Le récit que propose Claude Chabrol met en rapport, par l’intermédiaire du personnage de Tante Line (Suzanne Flon), le passé mystérieux (un crime s’est déroulé à la Libération) et le présent incertain (mère candidate politique, père insignifiant coureur de jupons, enfants « incestueux ») d’une famille bourgeoise de Bordeaux.
Le titre choisi s’inspire du recueil de Baudelaire, « Les Fleurs du Mal », mais, mis au singulier, désigne explicitement le sexe féminin comme l’origine des problèmes humains – au double sens du terme que donne Courbet à son tableau, « L’origine du monde », représentant précisément le sexe féminin. Le film de Chabrol peut s’apparenter à une psychanalyse de l’âme humaine dont les abysses traversent, à l’identique, les générations. On pourrait même ajouter que si la « grande » Histoire ne se répète pas, celle des individus est un éternel recommencement… Le drame enfoui de Tante Lise se trouve, en effet, exhumé au cours d’une campagne électorale menée par la mère Anne (Nathalie Baye), et les jeunes gens, François (Benoît Magimel) et Michèle (Mélanie Doutey), vont revivre, peu ou prou, la même expérience. Pour Chabrol, l’Innocence (longuement développée dans les dialogues entre François et Michèle) contient la graine d’un Mal - et du sentiment de culpabilité qui s’ensuit – qui va germer en fleur vénéneuse.
Une fois de plus, serait-on tenté de dire, Chabrol explore le monde trouble de la psyché : le Bien et le Mal et les sentiments d’innocence et de culpabilité parcourent une œuvre inscrite dans le terreau de la réalité sociale. « La Fleur du Mal » nous propose l’essentiel de son univers. D’emblée, un travelling avant sous une végétation de fourrés se glisse silencieusement dans une maison, monte un escalier et entre dans une chambre où gît un cadavre qui a l’ « exquise » bonne idée de désigner le drap de sa main ensanglantée. Le drap, c’est-à-dire le lit, généralement lieu des rapports sexuels. L’ascension de la caméra pouvant s’apparenter à une érection. C’est l’image qui doit « dire » rappelait Hitchcock… Ce mouvement de caméra très chabrolien annonce, à l’évidence, une « exploration » des zones dissimulées (fourrés qui cachent, chambre qui abrite l’intimité) de l’être humain. Il peut avoir un autre sens : le réalisateur nous guide ainsi dans son univers : la province des notables sur fond de rivalités politiques (Cf. « Les Noces rouges ») ; le sud ouest (« Le Boucher ») ; les rapports oedipiens entre parents et enfants (« La Décade prodigieuse ») ; la confusion entre le Bien et le Mal par leur contamination réciproque (« Que la bête meure ») sans oublier, en une sorte de rappel ironique et distancié bien dans sa manière, les scènes de repas (il nous offre même, sarcastique, quelques gros plans sur les plats !) et les commentaires sur la bonne chère ou sur les vins. On y trouve même une pharmacie qui rappelle, biographiquement, celle des parents de Chabrol. Il s’agit bien d’un condensé des thèmes profonds de son œuvre.

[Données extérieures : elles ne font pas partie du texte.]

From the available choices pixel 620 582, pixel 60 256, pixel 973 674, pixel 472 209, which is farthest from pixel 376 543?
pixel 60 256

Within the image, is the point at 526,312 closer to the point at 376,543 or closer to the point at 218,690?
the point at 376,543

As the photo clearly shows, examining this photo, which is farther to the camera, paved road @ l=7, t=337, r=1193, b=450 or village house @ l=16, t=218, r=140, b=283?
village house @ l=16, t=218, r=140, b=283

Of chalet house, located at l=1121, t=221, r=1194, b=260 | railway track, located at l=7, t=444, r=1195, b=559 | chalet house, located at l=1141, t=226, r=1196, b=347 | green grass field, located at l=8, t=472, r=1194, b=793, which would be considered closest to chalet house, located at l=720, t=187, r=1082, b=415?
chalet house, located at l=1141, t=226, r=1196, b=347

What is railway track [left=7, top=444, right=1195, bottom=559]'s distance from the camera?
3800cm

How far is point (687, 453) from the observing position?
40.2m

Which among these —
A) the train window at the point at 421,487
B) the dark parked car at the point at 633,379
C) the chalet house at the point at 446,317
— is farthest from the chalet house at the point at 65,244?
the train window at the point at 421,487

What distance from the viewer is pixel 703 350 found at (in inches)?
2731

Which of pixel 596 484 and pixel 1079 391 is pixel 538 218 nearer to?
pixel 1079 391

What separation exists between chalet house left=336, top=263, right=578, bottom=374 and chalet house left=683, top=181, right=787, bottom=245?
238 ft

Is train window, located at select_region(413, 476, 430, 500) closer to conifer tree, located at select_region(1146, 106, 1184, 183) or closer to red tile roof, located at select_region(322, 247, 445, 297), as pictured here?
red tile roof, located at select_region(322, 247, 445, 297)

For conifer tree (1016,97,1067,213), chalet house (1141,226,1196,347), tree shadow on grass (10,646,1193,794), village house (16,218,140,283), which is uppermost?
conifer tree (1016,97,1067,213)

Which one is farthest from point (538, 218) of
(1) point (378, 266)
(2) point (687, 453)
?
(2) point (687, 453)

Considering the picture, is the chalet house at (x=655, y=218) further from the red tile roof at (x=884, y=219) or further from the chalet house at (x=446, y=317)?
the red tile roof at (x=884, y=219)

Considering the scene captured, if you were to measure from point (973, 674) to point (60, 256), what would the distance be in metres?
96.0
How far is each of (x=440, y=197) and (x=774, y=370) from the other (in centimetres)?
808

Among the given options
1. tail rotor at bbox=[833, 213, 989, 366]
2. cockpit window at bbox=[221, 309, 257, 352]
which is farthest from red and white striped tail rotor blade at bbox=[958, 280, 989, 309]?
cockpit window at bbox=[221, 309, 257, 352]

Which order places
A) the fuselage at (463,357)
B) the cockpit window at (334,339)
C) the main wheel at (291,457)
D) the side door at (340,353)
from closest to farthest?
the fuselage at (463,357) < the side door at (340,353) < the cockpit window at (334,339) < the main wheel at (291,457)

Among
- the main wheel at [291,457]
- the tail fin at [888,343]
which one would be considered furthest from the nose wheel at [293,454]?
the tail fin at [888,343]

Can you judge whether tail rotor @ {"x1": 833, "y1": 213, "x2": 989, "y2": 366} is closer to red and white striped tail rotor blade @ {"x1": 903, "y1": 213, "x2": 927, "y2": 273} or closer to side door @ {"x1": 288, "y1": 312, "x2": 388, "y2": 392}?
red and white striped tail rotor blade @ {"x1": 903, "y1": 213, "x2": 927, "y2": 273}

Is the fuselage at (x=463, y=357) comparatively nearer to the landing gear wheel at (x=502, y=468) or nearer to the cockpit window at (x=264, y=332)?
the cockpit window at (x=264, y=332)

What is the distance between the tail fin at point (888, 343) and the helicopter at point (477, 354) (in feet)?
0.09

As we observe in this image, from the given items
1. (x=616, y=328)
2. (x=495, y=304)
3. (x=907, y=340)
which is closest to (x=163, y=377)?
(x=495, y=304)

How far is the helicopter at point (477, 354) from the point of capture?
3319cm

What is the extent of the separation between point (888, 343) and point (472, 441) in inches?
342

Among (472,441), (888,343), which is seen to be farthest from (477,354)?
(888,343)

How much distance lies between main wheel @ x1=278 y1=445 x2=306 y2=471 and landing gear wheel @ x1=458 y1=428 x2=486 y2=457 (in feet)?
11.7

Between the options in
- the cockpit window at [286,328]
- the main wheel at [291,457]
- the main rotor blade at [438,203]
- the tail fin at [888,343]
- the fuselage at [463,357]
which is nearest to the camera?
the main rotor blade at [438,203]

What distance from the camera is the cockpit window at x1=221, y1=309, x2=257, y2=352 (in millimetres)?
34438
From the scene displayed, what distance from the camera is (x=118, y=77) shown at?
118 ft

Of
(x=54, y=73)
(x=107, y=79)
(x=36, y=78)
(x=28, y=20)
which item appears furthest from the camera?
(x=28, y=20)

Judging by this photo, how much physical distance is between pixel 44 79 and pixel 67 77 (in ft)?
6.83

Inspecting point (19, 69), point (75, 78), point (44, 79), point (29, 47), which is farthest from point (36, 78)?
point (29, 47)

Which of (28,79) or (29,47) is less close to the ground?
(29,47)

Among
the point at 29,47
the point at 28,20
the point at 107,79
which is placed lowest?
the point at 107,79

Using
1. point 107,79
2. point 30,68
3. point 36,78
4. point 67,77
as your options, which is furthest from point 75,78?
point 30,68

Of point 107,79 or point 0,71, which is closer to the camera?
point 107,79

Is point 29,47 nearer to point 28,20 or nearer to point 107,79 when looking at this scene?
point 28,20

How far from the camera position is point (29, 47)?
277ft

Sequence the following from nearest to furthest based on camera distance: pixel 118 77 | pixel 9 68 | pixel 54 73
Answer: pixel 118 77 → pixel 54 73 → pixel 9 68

Chabrol prend son temps pour nous faire entrer dans son récit, puis pour nous perdre dans le dédale de l’âme humaine avant de nous demander, dans la scène ultime et à travers ses personnages, de faire bonne figure et de sauver les apparences. Car, « Chez ces gens-là, Monsieur ! » pourrait-on dire en citant Brel… On ne peut manquer d’évoquer la visite de la candidate politique, Anne, dans la cité des « gens d’en-bas » et de ses incroyables propos si « gens d’en-haut ». Pour être juste, il faut bien reconnaître que le discours des électeurs modestes à qui elle rend visite est tout aussi calamiteux. Chabrol a conservé intacte son ironie mordante.